At CPHI Frankfurt, we sat down with Peter Bains, MD & CEO of Syngene International, to discuss the company’s recent investments in peptides and antibody–drug conjugates (ADCs) and the broader evolution of integrated development in biologics.
Shutterstock - DIA TV
Messe Frankfurt
1) Syngene has recently invested in peptide synthesis and a new bioconjugation suite for antibody–drug conjugates. What is driving this expansion in your large molecule portfolio?
The industry is moving toward more complex biologics. We see strong pipelines in ADCs, peptides, and conjugated molecules that sit between chemistry and biology. To support that, we are building capability where it matters most. The new bioconjugation suite in Bengaluru allows us to produce monoclonal antibodies, payloads, linkers, and the conjugation itself at one site. The peptide lab in Bengaluru complements that by giving clients access to linear and cyclic peptides, peptide–drug conjugates, and early process development. Together they give us the technical depth to move molecules from research into GMP manufacture without the usual handovers that slow programs down.
2) ADCs and peptides both demand tight control. From your perspective, what are the biggest operational challenges and how do you manage them?
For ADCs, containment and segregation are critical. We are building an OEB-5 rated suite so that we can handle high-potency payloads safely while maintaining full GMP compliance. For peptides, the challenge is reproducibility at scale. Our new lab uses six automated synthesizers that run in parallel with integrated purification and quality control. That combination of containment, automation, and analytical control lets us deliver consistent batches and short lead times. It is about putting the right technology in place rather than adding complexity to the process.
3) The peptide announcement mentioned automation across DMPK and Direct-to-Biology workflows. How is automation changing the way you develop large molecules?
Automation is helping us shorten the distance between design and data. In DMPK, robotic sample preparation has cut turnaround times from five days to three while improving cost efficiency. In Direct-to-Biology, automated synthesis and screening let us evaluate compounds within days instead of weeks. The value is not just speed. It is the consistency of the data and the ability to link discovery information directly into development decisions. It gives our scientists more time to interpret results rather than run repetitive steps.
4) European pharma companies are increasingly looking to India for strategic partnerships. How do you see that relationship evolving?

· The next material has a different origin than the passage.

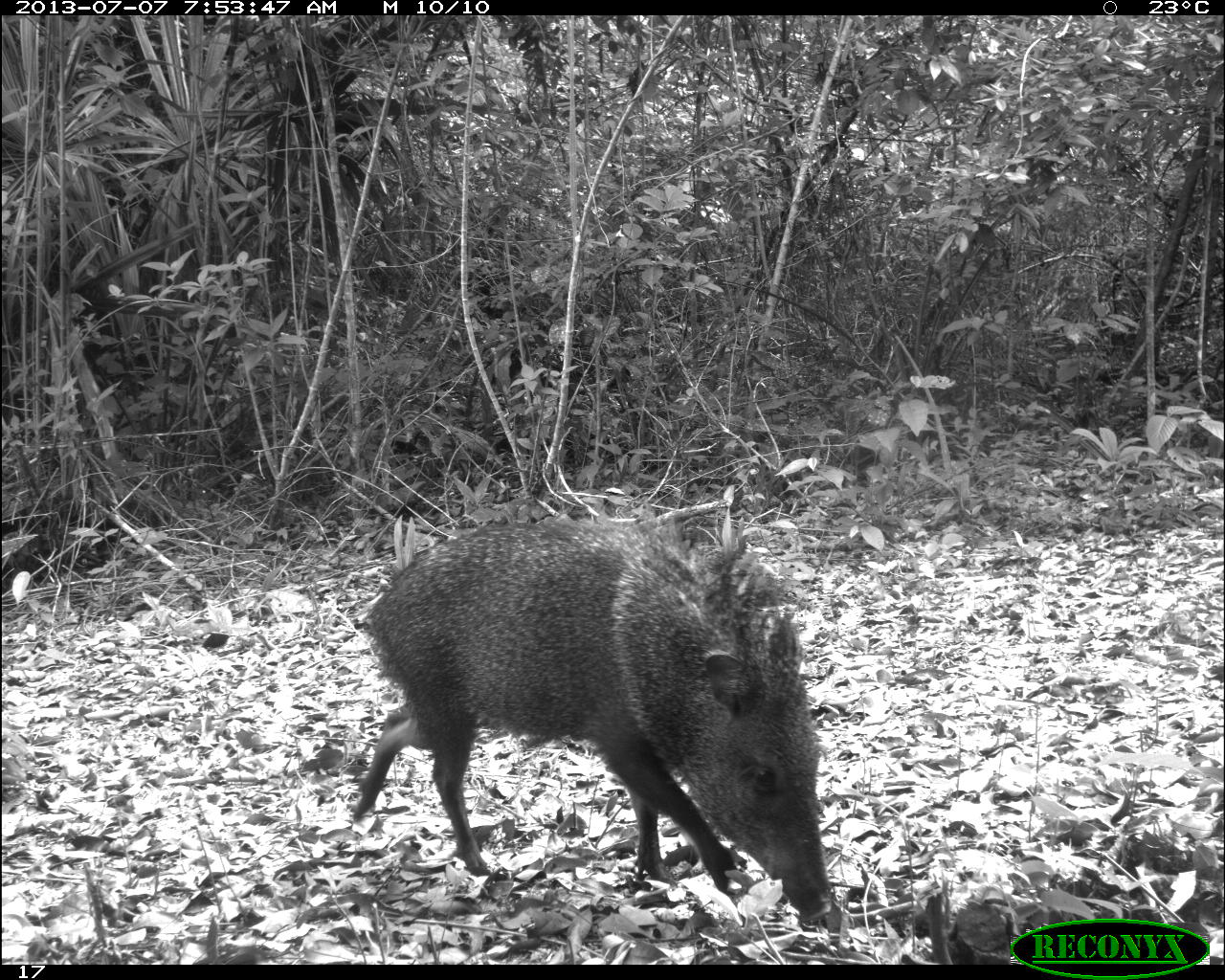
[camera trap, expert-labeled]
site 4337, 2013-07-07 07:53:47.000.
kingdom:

What has changed is the level of technical confidence. Ten years ago, most collaborations were about capacity or cost. Today the focus is on capability. India has a mature regulatory environment and a deep talent pool in biologics and analytical sciences. For European partners, that means they can extend their own programs without losing control of quality or compliance. The conversations we are having now are about integration, data visibility, and joint program planning rather than simple outsourcing.

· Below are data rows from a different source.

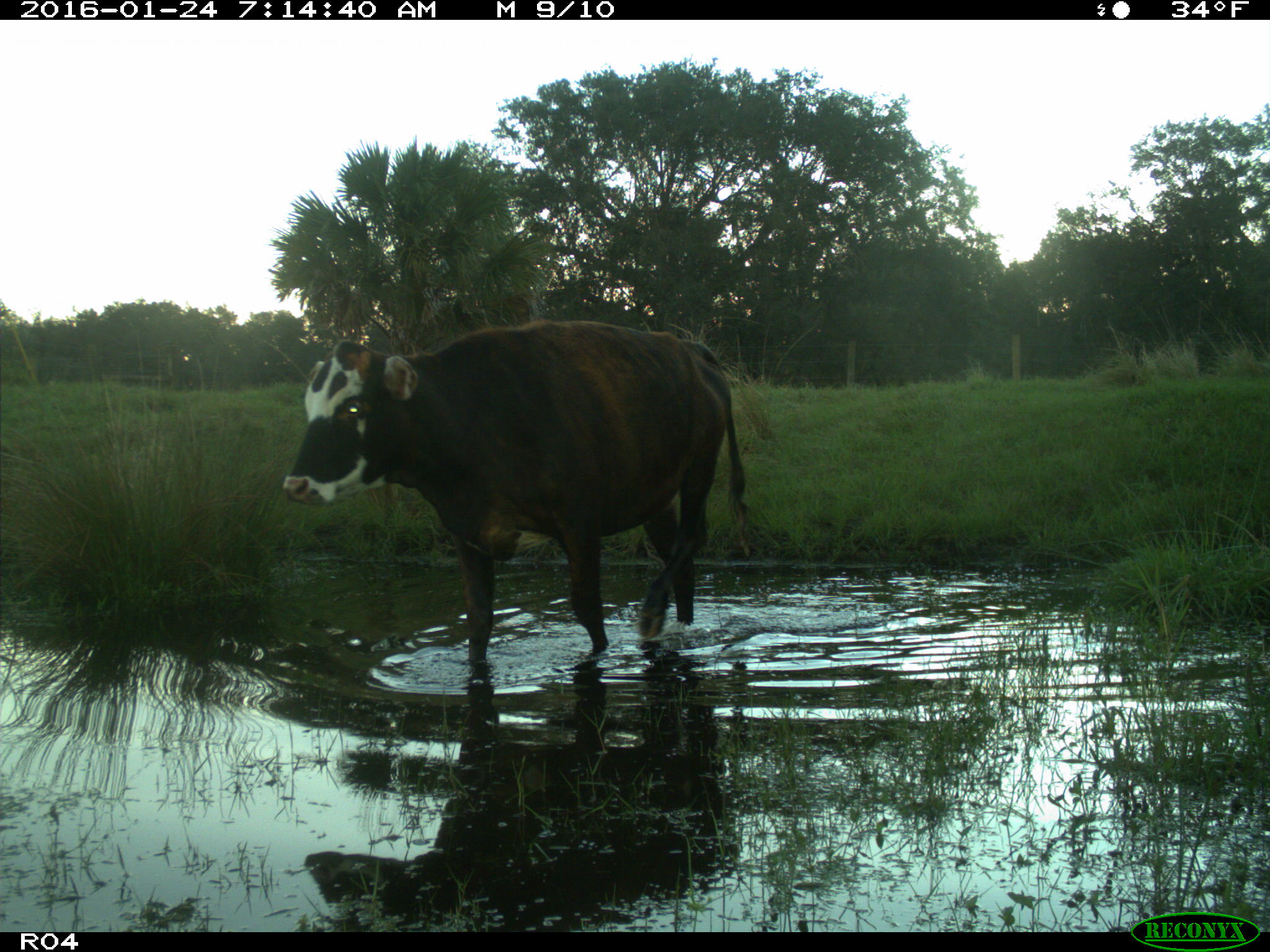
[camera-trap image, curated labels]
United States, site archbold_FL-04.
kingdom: Animalia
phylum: Chordata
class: Mammalia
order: Artiodactyla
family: Bovidae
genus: Bos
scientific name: Bos taurus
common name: domestic cow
Bos taurus (domestic cow).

5) You have described Syngene’s goal as providing an end-to-end pathway for large molecules. What does that look like in practice?
End-to-end means a connected process, not just a list of services. For an ADC, for example, we can take a client’s antibody sequence, express it in our biologics plant, link it to a payload and linker from our chemistry division, carry out the conjugation in the new suite, and perform analytical release under one quality system. The same philosophy applies to peptides. The advantage is that data, materials, and people stay within a single workflow. That reduces transfer risk and gives clients a clean regulatory story when they move toward clinical manufacture.

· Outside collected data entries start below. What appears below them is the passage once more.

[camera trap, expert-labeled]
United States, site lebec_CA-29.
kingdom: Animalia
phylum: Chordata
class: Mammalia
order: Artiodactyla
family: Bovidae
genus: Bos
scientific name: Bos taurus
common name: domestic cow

6) Where do you think large-molecule development is heading over the next few years?
We will see more convergence between chemistry and biology. ADCs, peptides, and other conjugates are part of that trend. From an operational point of view, the winners will be the organisations that can bring multiple skill sets together and manage data across the full lifecycle. The challenge is to stay flexible while maintaining GMP discipline. For us, that means continuing to invest in people, digital systems, and capacity so that when new modalities appear, we are ready to move with them.